Winter is here and the countdown to sunny days and your favorite sunglasses continues. However, do not let the cold, overcast days of winter fool you; your beloved shades are just as relevant during these winter months as in summer. Here are five tips to help safeguard your eyes through these last snowy weeks.
It may feel like the sun is nowhere to be found during the coldest of days but our sunny friend is still alive and well. UV exposure, regardless of the time of year, can make our eyes more susceptible to eye-related issues such as cataracts, glaucoma, and retina diseases such as macular degeneration. Look for sunglasses indicating that they block 99 percent or more of UVA and UVB radiation. Choose a wraparound style that filters out as much visible light as possible.

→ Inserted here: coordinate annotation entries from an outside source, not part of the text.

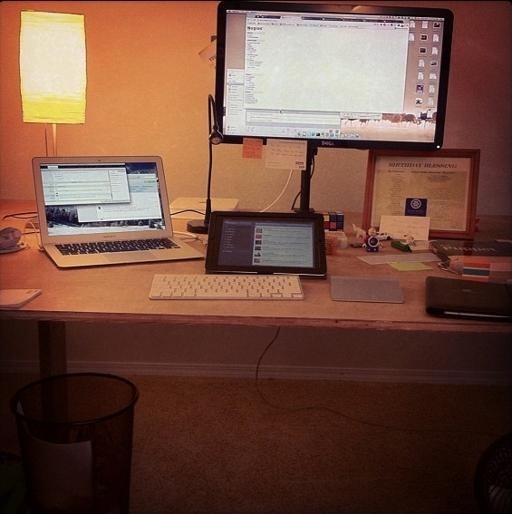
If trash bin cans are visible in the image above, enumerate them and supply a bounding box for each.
[9,372,140,514]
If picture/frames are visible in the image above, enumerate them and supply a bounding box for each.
[363,148,480,241]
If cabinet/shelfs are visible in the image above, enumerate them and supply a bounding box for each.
[0,199,511,513]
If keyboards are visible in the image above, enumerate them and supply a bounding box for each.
[148,272,305,301]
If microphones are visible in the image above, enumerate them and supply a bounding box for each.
[186,93,224,232]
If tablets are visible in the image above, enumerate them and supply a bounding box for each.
[205,210,328,277]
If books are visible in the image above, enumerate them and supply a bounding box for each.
[425,274,511,327]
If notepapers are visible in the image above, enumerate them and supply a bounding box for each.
[462,258,490,282]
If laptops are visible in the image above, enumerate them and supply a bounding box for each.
[30,156,204,269]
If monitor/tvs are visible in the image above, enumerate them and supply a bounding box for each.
[213,0,456,153]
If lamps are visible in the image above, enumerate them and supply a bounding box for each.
[20,10,88,229]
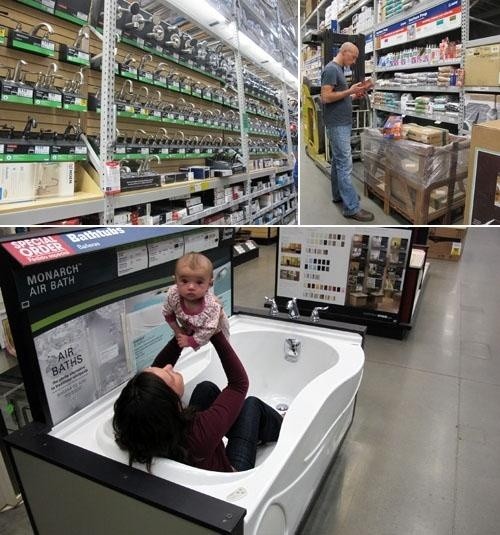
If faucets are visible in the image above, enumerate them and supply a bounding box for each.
[263,296,279,316]
[287,298,300,320]
[310,306,328,324]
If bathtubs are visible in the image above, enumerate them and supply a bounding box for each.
[49,313,365,535]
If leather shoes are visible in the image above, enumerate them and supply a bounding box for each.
[334,193,374,221]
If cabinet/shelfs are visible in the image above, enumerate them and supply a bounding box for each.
[302,0,500,135]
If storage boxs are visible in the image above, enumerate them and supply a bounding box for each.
[408,126,449,146]
[463,119,500,225]
[426,228,467,261]
[465,44,500,87]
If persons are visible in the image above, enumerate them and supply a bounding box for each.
[161,251,230,350]
[111,322,283,472]
[321,44,375,221]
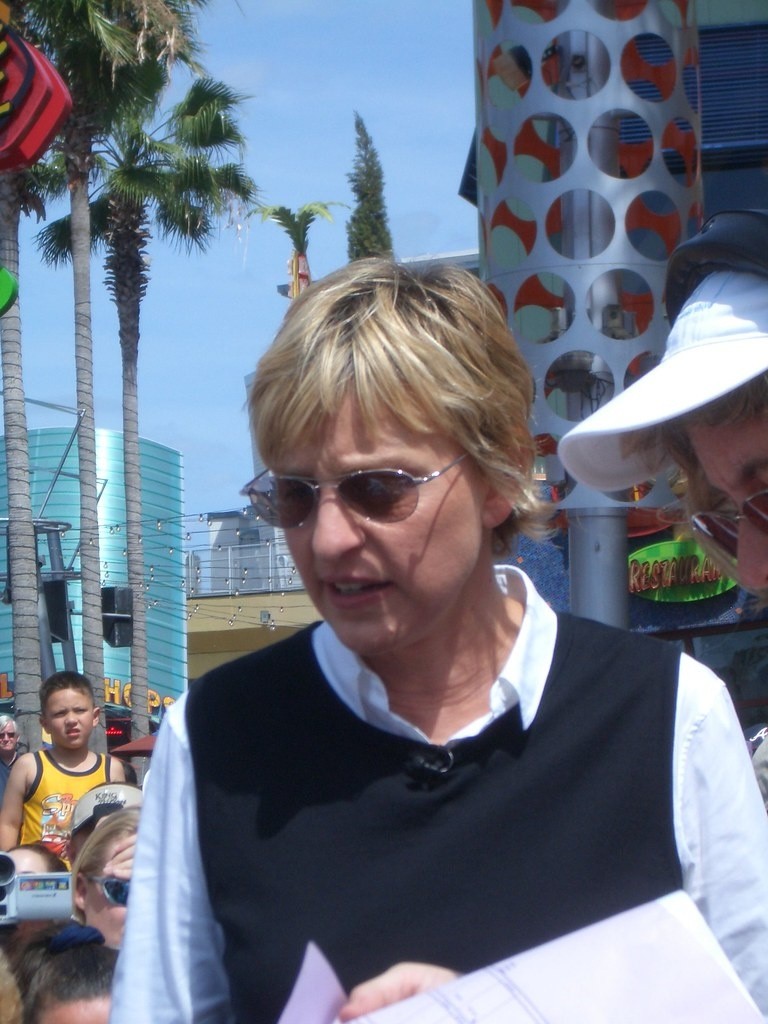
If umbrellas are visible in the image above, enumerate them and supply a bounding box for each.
[110,734,156,778]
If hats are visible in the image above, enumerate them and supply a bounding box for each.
[557,269,768,493]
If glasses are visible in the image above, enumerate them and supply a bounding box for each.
[87,875,129,904]
[691,489,768,558]
[238,452,470,528]
[0,733,17,738]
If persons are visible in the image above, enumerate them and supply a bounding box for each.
[0,781,142,1024]
[110,256,768,1024]
[0,671,125,872]
[0,715,25,807]
[557,208,768,616]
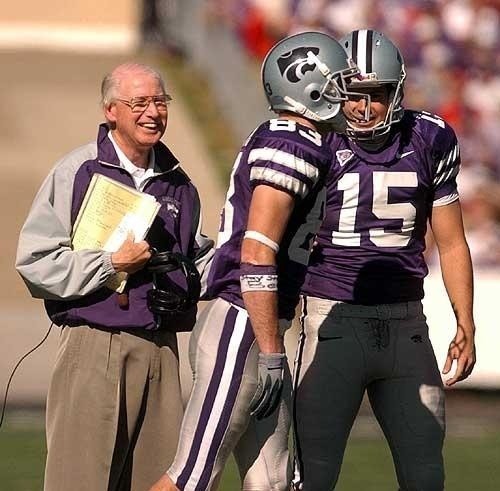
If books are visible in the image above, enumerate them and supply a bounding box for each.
[70,170,162,294]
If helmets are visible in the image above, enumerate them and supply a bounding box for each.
[339,29,404,141]
[261,30,354,122]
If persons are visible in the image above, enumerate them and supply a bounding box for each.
[12,61,214,491]
[216,2,500,279]
[293,27,479,490]
[145,33,355,491]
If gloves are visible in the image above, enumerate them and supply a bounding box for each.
[247,352,287,419]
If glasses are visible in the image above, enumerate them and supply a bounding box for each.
[109,95,171,112]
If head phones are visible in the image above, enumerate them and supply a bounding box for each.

Wear UV Blocking Contact Lenses
Have you ever looked at the snowy ground and squinted? That is because light reflects off snow, which can be highly damaging to our eyes. If you are a contact lens wearer, it is important to choose lenses that incorporate UV-blocking materials. This will help to filter out the UV rays that may stray past hats or sunglasses.
Manage Dry Eyes
The cold winds, indoor furnace heat and overall seasonal dry air are notorious for irritating our eyes, especially in the winter months. Throw some moisturizing drops in your pocket or purse and use them to help with the seasonal dryness. Not only will your eyes feel better but also they are more likely to stay lubricated.
Wear a Hat
Hats keep our heads nice and toasty during the winter. They can also help block UV exposure from your eyes just like in summer. So whether you are bundling up to grab a coffee or shoveling the driveway, make sure to wear a broad-brimmed winter hat to help protect your eyes, as well as your skin from solar radiation.
Place sunscreen next to your winter bundle-up gear so that you don’t forget to lather up when heading outdoors, even in the winter. Make sure to cover your face and neck with sunscreen as well as your eyelids! Select a sunscreen with a sun protection factor (SPF) of 15 or higher and apply about a half hour before.